SHAP can be used to provide physicians to explain how the radiomics features of uterine fibroids affect the global prediction results. If the individual prediction process needs to be explained, the SHAP waterfall plot can be used and is considerably faster than the complex scoring system of the difficult nomogram method [38]. It is also clear that the importance of the same features varied between the two groups of cases, and for different patients, features of higher importance may have less impact in some cases. Therefore, SHAP also has good specificity in terms of individual predictions.

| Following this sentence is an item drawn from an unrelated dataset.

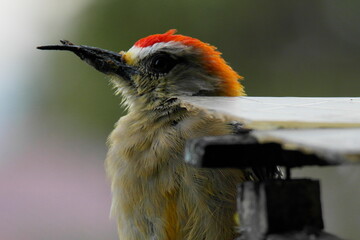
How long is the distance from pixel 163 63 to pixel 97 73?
7.66 m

There are some limitations in our study. First, this was a retrospective single-center study, and the performance of the models needs to be verified with more multicenter datasets and prospective data. Second, we only selected venous phase images from conventional three-phase scanning CE-T1WI and did not use dynamic-enhanced images, which possibly yielded different results in radiomics analysis and should be investigated in the future. Finally, we did not use diffusion weighted imaging (DWI) for radiomics analysis and interpretation because in previous studies by our group, DWI model performance was worse than T2WI [22], which may be due to its lower image resolution. However, DWI also includes much information about water diffusion and microperfusion in fibroids and needs to be studied using more advanced methods.

Conclusion

In conclusion, the developed radiomics predictive model, using selected features from T2WI and CE-T1WI sequences, could offer a novel approach to aid clinical assessment of the prognosis of HIFU ablation for uterine fibroids. The SHAP technique can be used to help physicians and patients understand the internal prediction process and increase the credibility of the radiomic models.